Temporal approximation of stochastic evolution equations with irregular nonlinearities
Katharina Klioba, Mark Veraar
TL;DR
The paper addresses temporal discretisation of stochastic evolution equations $dU=(AU+F(U))dt+G(U)dW_H$ on a 2-smooth Banach space $X$, proving pathwise uniform convergence of contractive time-stepping schemes to the mild solution even when nonlinearities and noise are irregular.
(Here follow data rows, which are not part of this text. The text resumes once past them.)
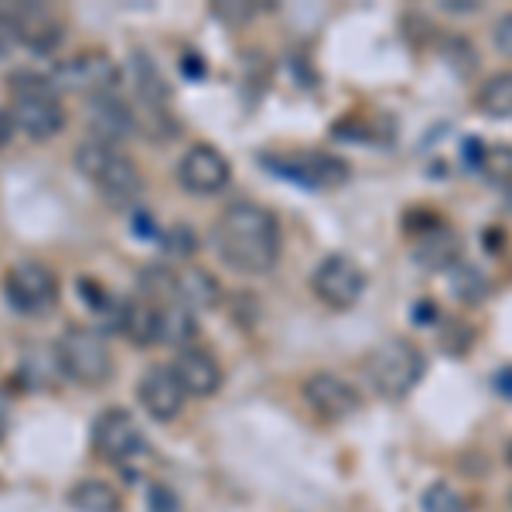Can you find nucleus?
Instances as JSON below:
<instances>
[{
  "mask_svg": "<svg viewBox=\"0 0 512 512\" xmlns=\"http://www.w3.org/2000/svg\"><path fill=\"white\" fill-rule=\"evenodd\" d=\"M212 246H216L219 260L236 274H267L280 260L277 216L256 202L226 205L212 226Z\"/></svg>",
  "mask_w": 512,
  "mask_h": 512,
  "instance_id": "1",
  "label": "nucleus"
},
{
  "mask_svg": "<svg viewBox=\"0 0 512 512\" xmlns=\"http://www.w3.org/2000/svg\"><path fill=\"white\" fill-rule=\"evenodd\" d=\"M76 168L113 209H130L144 195V175H140V168L120 147L103 144V140L93 137L82 140L76 147Z\"/></svg>",
  "mask_w": 512,
  "mask_h": 512,
  "instance_id": "2",
  "label": "nucleus"
},
{
  "mask_svg": "<svg viewBox=\"0 0 512 512\" xmlns=\"http://www.w3.org/2000/svg\"><path fill=\"white\" fill-rule=\"evenodd\" d=\"M366 383L383 400H403L420 386L427 373V359L410 338H386L366 355Z\"/></svg>",
  "mask_w": 512,
  "mask_h": 512,
  "instance_id": "3",
  "label": "nucleus"
},
{
  "mask_svg": "<svg viewBox=\"0 0 512 512\" xmlns=\"http://www.w3.org/2000/svg\"><path fill=\"white\" fill-rule=\"evenodd\" d=\"M11 120L24 137L31 140H52L65 127V106L48 76L21 72L11 79Z\"/></svg>",
  "mask_w": 512,
  "mask_h": 512,
  "instance_id": "4",
  "label": "nucleus"
},
{
  "mask_svg": "<svg viewBox=\"0 0 512 512\" xmlns=\"http://www.w3.org/2000/svg\"><path fill=\"white\" fill-rule=\"evenodd\" d=\"M55 366L79 386H103L113 376V352L93 328L69 325L55 342Z\"/></svg>",
  "mask_w": 512,
  "mask_h": 512,
  "instance_id": "5",
  "label": "nucleus"
},
{
  "mask_svg": "<svg viewBox=\"0 0 512 512\" xmlns=\"http://www.w3.org/2000/svg\"><path fill=\"white\" fill-rule=\"evenodd\" d=\"M48 82L55 86V93H82L89 99L117 93L120 86V69L110 55L103 52H82L76 59H65L48 72Z\"/></svg>",
  "mask_w": 512,
  "mask_h": 512,
  "instance_id": "6",
  "label": "nucleus"
},
{
  "mask_svg": "<svg viewBox=\"0 0 512 512\" xmlns=\"http://www.w3.org/2000/svg\"><path fill=\"white\" fill-rule=\"evenodd\" d=\"M4 297L21 315H45L59 301V280L52 270L38 260H21L7 267L4 274Z\"/></svg>",
  "mask_w": 512,
  "mask_h": 512,
  "instance_id": "7",
  "label": "nucleus"
},
{
  "mask_svg": "<svg viewBox=\"0 0 512 512\" xmlns=\"http://www.w3.org/2000/svg\"><path fill=\"white\" fill-rule=\"evenodd\" d=\"M311 291L321 304L335 311H349L366 291V270L345 253H328L311 274Z\"/></svg>",
  "mask_w": 512,
  "mask_h": 512,
  "instance_id": "8",
  "label": "nucleus"
},
{
  "mask_svg": "<svg viewBox=\"0 0 512 512\" xmlns=\"http://www.w3.org/2000/svg\"><path fill=\"white\" fill-rule=\"evenodd\" d=\"M93 448L99 458H106L110 465L130 468L140 454L147 451V444H144V434H140L137 420L130 417V410L110 407V410H103L93 424Z\"/></svg>",
  "mask_w": 512,
  "mask_h": 512,
  "instance_id": "9",
  "label": "nucleus"
},
{
  "mask_svg": "<svg viewBox=\"0 0 512 512\" xmlns=\"http://www.w3.org/2000/svg\"><path fill=\"white\" fill-rule=\"evenodd\" d=\"M229 178H233V168L226 154L212 144H192L178 158V181L192 195H216L229 185Z\"/></svg>",
  "mask_w": 512,
  "mask_h": 512,
  "instance_id": "10",
  "label": "nucleus"
},
{
  "mask_svg": "<svg viewBox=\"0 0 512 512\" xmlns=\"http://www.w3.org/2000/svg\"><path fill=\"white\" fill-rule=\"evenodd\" d=\"M304 403L325 420H349L362 410V393L338 373H311L301 386Z\"/></svg>",
  "mask_w": 512,
  "mask_h": 512,
  "instance_id": "11",
  "label": "nucleus"
},
{
  "mask_svg": "<svg viewBox=\"0 0 512 512\" xmlns=\"http://www.w3.org/2000/svg\"><path fill=\"white\" fill-rule=\"evenodd\" d=\"M270 171L277 175L301 181L308 188H338L349 181V164L335 154H321V151H304L294 158H267Z\"/></svg>",
  "mask_w": 512,
  "mask_h": 512,
  "instance_id": "12",
  "label": "nucleus"
},
{
  "mask_svg": "<svg viewBox=\"0 0 512 512\" xmlns=\"http://www.w3.org/2000/svg\"><path fill=\"white\" fill-rule=\"evenodd\" d=\"M137 396H140V407L147 410L154 420L161 424H171L181 410H185V386L178 383L175 369L171 366H151L137 383Z\"/></svg>",
  "mask_w": 512,
  "mask_h": 512,
  "instance_id": "13",
  "label": "nucleus"
},
{
  "mask_svg": "<svg viewBox=\"0 0 512 512\" xmlns=\"http://www.w3.org/2000/svg\"><path fill=\"white\" fill-rule=\"evenodd\" d=\"M171 369H175L178 383L185 386L188 396L209 400V396H216L222 390V366L216 362V355L198 349V345L181 349L175 355V362H171Z\"/></svg>",
  "mask_w": 512,
  "mask_h": 512,
  "instance_id": "14",
  "label": "nucleus"
},
{
  "mask_svg": "<svg viewBox=\"0 0 512 512\" xmlns=\"http://www.w3.org/2000/svg\"><path fill=\"white\" fill-rule=\"evenodd\" d=\"M89 130H93V140L120 147V140L137 130V113L117 93L96 96L89 99Z\"/></svg>",
  "mask_w": 512,
  "mask_h": 512,
  "instance_id": "15",
  "label": "nucleus"
},
{
  "mask_svg": "<svg viewBox=\"0 0 512 512\" xmlns=\"http://www.w3.org/2000/svg\"><path fill=\"white\" fill-rule=\"evenodd\" d=\"M14 21L21 31V45H28L31 52H52L65 35V24L59 18V11L48 4H21L14 7Z\"/></svg>",
  "mask_w": 512,
  "mask_h": 512,
  "instance_id": "16",
  "label": "nucleus"
},
{
  "mask_svg": "<svg viewBox=\"0 0 512 512\" xmlns=\"http://www.w3.org/2000/svg\"><path fill=\"white\" fill-rule=\"evenodd\" d=\"M110 328L120 332L130 345H151L158 342V308L147 304L144 297H130V301H113Z\"/></svg>",
  "mask_w": 512,
  "mask_h": 512,
  "instance_id": "17",
  "label": "nucleus"
},
{
  "mask_svg": "<svg viewBox=\"0 0 512 512\" xmlns=\"http://www.w3.org/2000/svg\"><path fill=\"white\" fill-rule=\"evenodd\" d=\"M414 260L424 270H451L461 263V239L451 226L431 222L424 233L414 239Z\"/></svg>",
  "mask_w": 512,
  "mask_h": 512,
  "instance_id": "18",
  "label": "nucleus"
},
{
  "mask_svg": "<svg viewBox=\"0 0 512 512\" xmlns=\"http://www.w3.org/2000/svg\"><path fill=\"white\" fill-rule=\"evenodd\" d=\"M198 335V321H195V311L181 301H171V304H161L158 308V342L164 345H175V349H188Z\"/></svg>",
  "mask_w": 512,
  "mask_h": 512,
  "instance_id": "19",
  "label": "nucleus"
},
{
  "mask_svg": "<svg viewBox=\"0 0 512 512\" xmlns=\"http://www.w3.org/2000/svg\"><path fill=\"white\" fill-rule=\"evenodd\" d=\"M69 506L76 512H120L123 499L103 478H82L76 489L69 492Z\"/></svg>",
  "mask_w": 512,
  "mask_h": 512,
  "instance_id": "20",
  "label": "nucleus"
},
{
  "mask_svg": "<svg viewBox=\"0 0 512 512\" xmlns=\"http://www.w3.org/2000/svg\"><path fill=\"white\" fill-rule=\"evenodd\" d=\"M178 301L188 304V308H219L222 287L209 270L192 267L185 274H178Z\"/></svg>",
  "mask_w": 512,
  "mask_h": 512,
  "instance_id": "21",
  "label": "nucleus"
},
{
  "mask_svg": "<svg viewBox=\"0 0 512 512\" xmlns=\"http://www.w3.org/2000/svg\"><path fill=\"white\" fill-rule=\"evenodd\" d=\"M478 110L492 120L512 117V72H495L485 79V86L478 89Z\"/></svg>",
  "mask_w": 512,
  "mask_h": 512,
  "instance_id": "22",
  "label": "nucleus"
},
{
  "mask_svg": "<svg viewBox=\"0 0 512 512\" xmlns=\"http://www.w3.org/2000/svg\"><path fill=\"white\" fill-rule=\"evenodd\" d=\"M137 287H140V297H144L147 304H154V308L178 301V274H171L168 267H158V263L140 270Z\"/></svg>",
  "mask_w": 512,
  "mask_h": 512,
  "instance_id": "23",
  "label": "nucleus"
},
{
  "mask_svg": "<svg viewBox=\"0 0 512 512\" xmlns=\"http://www.w3.org/2000/svg\"><path fill=\"white\" fill-rule=\"evenodd\" d=\"M478 171H482L492 185L509 188L512 185V147H506V144L485 147L482 158H478Z\"/></svg>",
  "mask_w": 512,
  "mask_h": 512,
  "instance_id": "24",
  "label": "nucleus"
},
{
  "mask_svg": "<svg viewBox=\"0 0 512 512\" xmlns=\"http://www.w3.org/2000/svg\"><path fill=\"white\" fill-rule=\"evenodd\" d=\"M448 287L454 297H461V301L475 304L482 301L485 291H489V284H485V277L478 274L472 263H458V267H451V277H448Z\"/></svg>",
  "mask_w": 512,
  "mask_h": 512,
  "instance_id": "25",
  "label": "nucleus"
},
{
  "mask_svg": "<svg viewBox=\"0 0 512 512\" xmlns=\"http://www.w3.org/2000/svg\"><path fill=\"white\" fill-rule=\"evenodd\" d=\"M420 509L424 512H468V502L451 482H434V485H427L424 495H420Z\"/></svg>",
  "mask_w": 512,
  "mask_h": 512,
  "instance_id": "26",
  "label": "nucleus"
},
{
  "mask_svg": "<svg viewBox=\"0 0 512 512\" xmlns=\"http://www.w3.org/2000/svg\"><path fill=\"white\" fill-rule=\"evenodd\" d=\"M195 233L188 226H171L161 233V250L171 256V260H188L195 256Z\"/></svg>",
  "mask_w": 512,
  "mask_h": 512,
  "instance_id": "27",
  "label": "nucleus"
},
{
  "mask_svg": "<svg viewBox=\"0 0 512 512\" xmlns=\"http://www.w3.org/2000/svg\"><path fill=\"white\" fill-rule=\"evenodd\" d=\"M18 45H21V31L18 21H14V11H0V59L11 55Z\"/></svg>",
  "mask_w": 512,
  "mask_h": 512,
  "instance_id": "28",
  "label": "nucleus"
},
{
  "mask_svg": "<svg viewBox=\"0 0 512 512\" xmlns=\"http://www.w3.org/2000/svg\"><path fill=\"white\" fill-rule=\"evenodd\" d=\"M472 342H475V332L468 325H451V332L441 335V345L454 355H465L468 349H472Z\"/></svg>",
  "mask_w": 512,
  "mask_h": 512,
  "instance_id": "29",
  "label": "nucleus"
},
{
  "mask_svg": "<svg viewBox=\"0 0 512 512\" xmlns=\"http://www.w3.org/2000/svg\"><path fill=\"white\" fill-rule=\"evenodd\" d=\"M147 509L151 512H181V502L168 485H154L151 495H147Z\"/></svg>",
  "mask_w": 512,
  "mask_h": 512,
  "instance_id": "30",
  "label": "nucleus"
},
{
  "mask_svg": "<svg viewBox=\"0 0 512 512\" xmlns=\"http://www.w3.org/2000/svg\"><path fill=\"white\" fill-rule=\"evenodd\" d=\"M492 41H495V48H499V55H506V59H512V11H509V14H502V18L495 21Z\"/></svg>",
  "mask_w": 512,
  "mask_h": 512,
  "instance_id": "31",
  "label": "nucleus"
},
{
  "mask_svg": "<svg viewBox=\"0 0 512 512\" xmlns=\"http://www.w3.org/2000/svg\"><path fill=\"white\" fill-rule=\"evenodd\" d=\"M441 11L444 14H475L478 0H441Z\"/></svg>",
  "mask_w": 512,
  "mask_h": 512,
  "instance_id": "32",
  "label": "nucleus"
},
{
  "mask_svg": "<svg viewBox=\"0 0 512 512\" xmlns=\"http://www.w3.org/2000/svg\"><path fill=\"white\" fill-rule=\"evenodd\" d=\"M134 229L140 236H147V239H161V229L151 226V216H144V212H137V216H134Z\"/></svg>",
  "mask_w": 512,
  "mask_h": 512,
  "instance_id": "33",
  "label": "nucleus"
},
{
  "mask_svg": "<svg viewBox=\"0 0 512 512\" xmlns=\"http://www.w3.org/2000/svg\"><path fill=\"white\" fill-rule=\"evenodd\" d=\"M492 386H495V393H499V396H512V366L499 369L495 379H492Z\"/></svg>",
  "mask_w": 512,
  "mask_h": 512,
  "instance_id": "34",
  "label": "nucleus"
},
{
  "mask_svg": "<svg viewBox=\"0 0 512 512\" xmlns=\"http://www.w3.org/2000/svg\"><path fill=\"white\" fill-rule=\"evenodd\" d=\"M181 72H185V76H192V79H198L205 72V65H202V59H198L195 52H188V55H181Z\"/></svg>",
  "mask_w": 512,
  "mask_h": 512,
  "instance_id": "35",
  "label": "nucleus"
},
{
  "mask_svg": "<svg viewBox=\"0 0 512 512\" xmlns=\"http://www.w3.org/2000/svg\"><path fill=\"white\" fill-rule=\"evenodd\" d=\"M14 120H11V113L7 110H0V151H4L7 144H11V137H14Z\"/></svg>",
  "mask_w": 512,
  "mask_h": 512,
  "instance_id": "36",
  "label": "nucleus"
},
{
  "mask_svg": "<svg viewBox=\"0 0 512 512\" xmlns=\"http://www.w3.org/2000/svg\"><path fill=\"white\" fill-rule=\"evenodd\" d=\"M434 318H437L434 301H420V308H417V321H434Z\"/></svg>",
  "mask_w": 512,
  "mask_h": 512,
  "instance_id": "37",
  "label": "nucleus"
},
{
  "mask_svg": "<svg viewBox=\"0 0 512 512\" xmlns=\"http://www.w3.org/2000/svg\"><path fill=\"white\" fill-rule=\"evenodd\" d=\"M506 461H509V468H512V441L506 444Z\"/></svg>",
  "mask_w": 512,
  "mask_h": 512,
  "instance_id": "38",
  "label": "nucleus"
},
{
  "mask_svg": "<svg viewBox=\"0 0 512 512\" xmlns=\"http://www.w3.org/2000/svg\"><path fill=\"white\" fill-rule=\"evenodd\" d=\"M506 202H509V209H512V185L506 188Z\"/></svg>",
  "mask_w": 512,
  "mask_h": 512,
  "instance_id": "39",
  "label": "nucleus"
},
{
  "mask_svg": "<svg viewBox=\"0 0 512 512\" xmlns=\"http://www.w3.org/2000/svg\"><path fill=\"white\" fill-rule=\"evenodd\" d=\"M509 506H512V489H509Z\"/></svg>",
  "mask_w": 512,
  "mask_h": 512,
  "instance_id": "40",
  "label": "nucleus"
}]
</instances>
A regularisation strategy $F_m=mR(m,A)F$, $G_m=mR(m,A)G$, $u_{0m}=mR(m,A)u_0$ is used to obtain stability and convergence for the regularised problem, aided by a novel maximal inequality for discrete convolutions and a discrete Gronwall argument; convergence is then extended to the original problem as $m\to\infty$. The results generalise prior Hilbert-space findings to 2-smooth Banach spaces and apply to the stochastic Schrödinger equation, demonstrating convergence for common schemes such as exponential Euler, implicit Euler, and Crank–Nicolson, even with rough initial data. The work relies on maximal inequalities for stochastic convolutions and martingale-based stability analyses, offering a robust framework for temporal discretisation of SPDEs with irregular nonlinearities and noise, and lays groundwork for future locally Lipschitz analyses.
Abstract
In this paper, we prove convergence for contractive time discretisation schemes for semi-linear stochastic evolution equations with irregular Lipschitz nonlinearities, initial values, and additive or multiplicative Gaussian noise on $2$-smooth Banach spaces $X$. The leading operator $A$ is assumed to generate a strongly continuous semigroup $S$ on $X$, and the focus is on non-parabolic problems. The main result concerns convergence of the uniform strong error $$E_{k}^{\infty} := \Big(\mathbb{E} \sup_{j\in \{0, \ldots, N_k\}} \|U(t_j) - U^j\|_X^p\Big)^{1/p} \to 0\quad (k \to 0),$$ where $p \in [2,\infty)$, $U$ is the mild solution, $U^j$ is obtained from a time discretisation scheme, $k$ is the step size, and $N_k = T/k$ for final time $T>0$. This generalises previous results to a larger class of admissible nonlinearities and noise, as well as rough initial data from the Hilbert space case to more general spaces. We present a proof based on a regularisation argument. Within this scope, we extend previous quantified convergence results for more regular nonlinearity and noise from Hilbert to $2$-smooth Banach spaces. The uniform strong error cannot be estimated in terms of the simpler pointwise strong error $$E_k := \bigg(\sup_{j\in \{0,\ldots,N_k\}}\mathbb{E} \|U(t_j) - U^{j}\|_X^p\bigg)^{1/p},$$ which most of the existing literature is concerned with. Our results are illustrated for a variant of the Schrödinger equation, for which previous convergence results were not applicable.